FOR the past two months the New Zealand Institute of Architects’ regional awards have been taking place across the organisation’s eight constituent branches.

The huge turnout of members at these celebratory ‘live events’ has been a welcome return to normality, following last year’s mainly online presentations and award pronouncements.

The awards are an acknowledgement of outstanding work in a number of project categories undertaken by architects in NZIA practices. And none more so than Gisborne Airport, by Tennent Brown Architects (in association with Architects 44 Ltd), winner of the public architecture award in the Gisborne & Hawke’s Bay region.

Ewan Brown, a director at Tennent Brown, says the old airport was undersized and at the end of its design life.

“The new airport needed to be more than double in size and become a special place of arrival to Tairawhiti, Gisborne,” he said.

“Our brief was to create a terminal that reflected the cultural narrative of the mana whenua [the indigenous people who have historic and territorial rights over the land].”

Two pare (lintels), carved from totara by Tiopira Rauna, welcome passengers at the landside and airside entrances. Inside, the spacious concourse features a 42-metre-long, CNC-cut, plywood tahuhu (ridge board), which includes a manaia (mythological creature) designed by renowned artist Sir Derek Lardelli.

Long Low Barn (living and dining)… meticulous attention was paid to timber detailing. Photo: Paul McCredie

Brown says sustainability is at the core of the building, which was designed to be Living Building Challenge (LBC) compliant.

“This system is currently the most difficult sustainability rating tool for buildings,” he said. “With only 115 certified projects worldwide it is highly aspirational, but is also what the world has to very quickly move towards to minimise rises in global temperatures.

“LBC has seven areas of action – place, energy, water, equity, beauty, health and happiness, and materials.
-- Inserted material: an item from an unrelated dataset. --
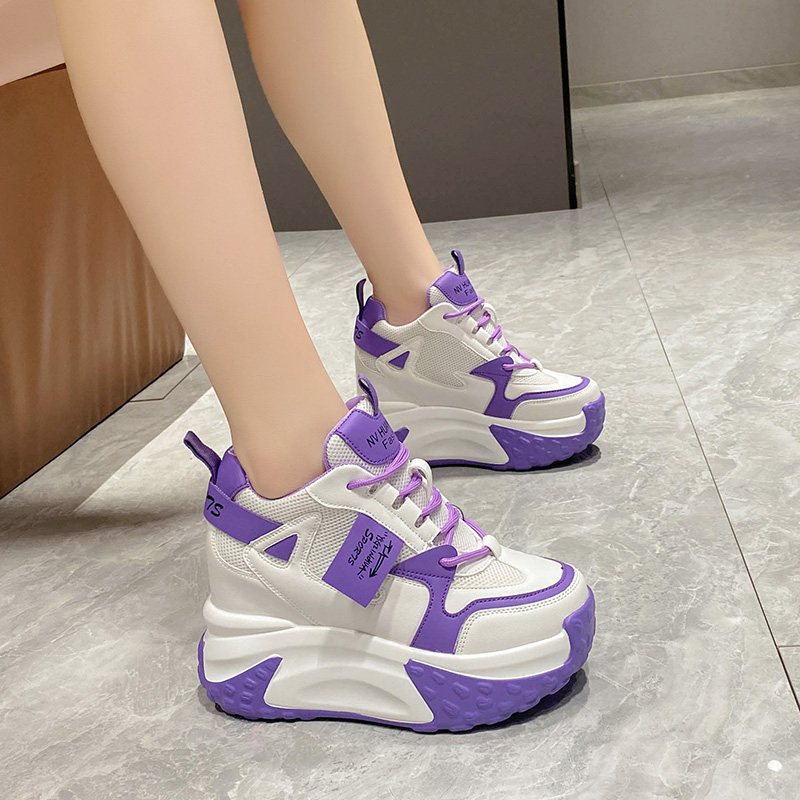 Sneakers con Piattaforma Alta  - Guipure Lace Panel recensione e prezzo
There is a balance of the technical and the aesthetic … but the goals are all challenging.”

‘Materials’ selection was especially significant as the architects researched and avoided so-called ‘red list’ building materials, which contain chemicals harmful to living creatures and the environment.
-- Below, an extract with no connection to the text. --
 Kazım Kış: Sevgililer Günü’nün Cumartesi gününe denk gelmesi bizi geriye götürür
Brown adds that LBC projects are required to conduct a carbon analysis in the design phase.

“We used BRANZ’s LCAQuick to analyse altering the design from steel DHS roof purlins and one steel portal to timber purlins and portals,” he said. “The difference was a significant saving of 38 tonnes of CO2e.”

Alongside the LVL trusses, timber was used as often as possible. And rammed earth walls [comprising local greywacke] were also used in place of concrete.
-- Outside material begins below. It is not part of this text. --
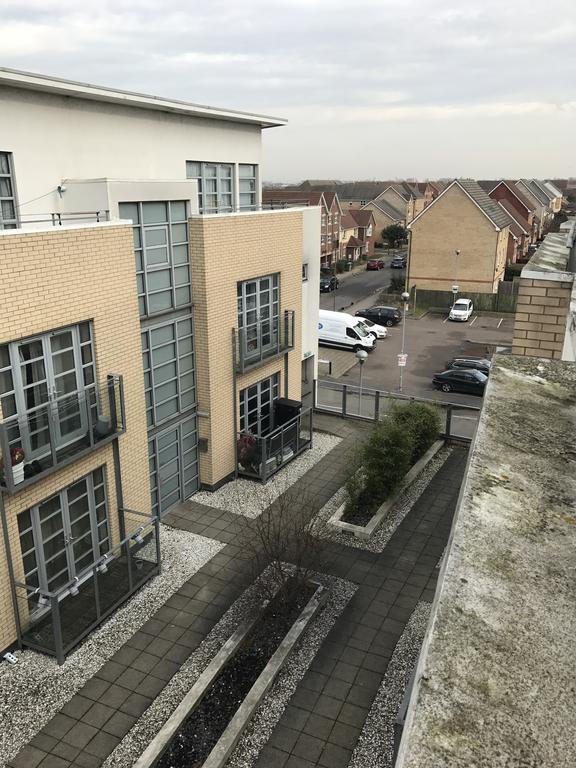Charlesmere Gardems Λονδίνο Εξωτερικό φωτογραφία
“While certification might not be pursued, the key features of the building ensure this could be achieved later on,” Brown added.

Another imaginative project that caught the eye was Long Low Barn – a winner in the Southern region’s housing category.

The two long gable forms that sit unobtrusively in a ‘big sky landscape’ are the result of the architect and client’s “mutual love of Japanese timber construction”. Architect Sharon Jansen says the Japanese influence is expressed in the decorative features of the cedar cladding, the window articulation, and the extensive roofing and fine, wide eaves.

The judging panel noted the meticulous attention paid to every detail – from the interior timbers (larch and birch plywood) to the use of passive strategies.

Jansen describes Long Low Barn as a “near-passive or low-energy house” – achieved by installing Intello wraps with the double-skin timber construction, triple-glazed windows, under-slab/footings insulation, and a photovoltaic system.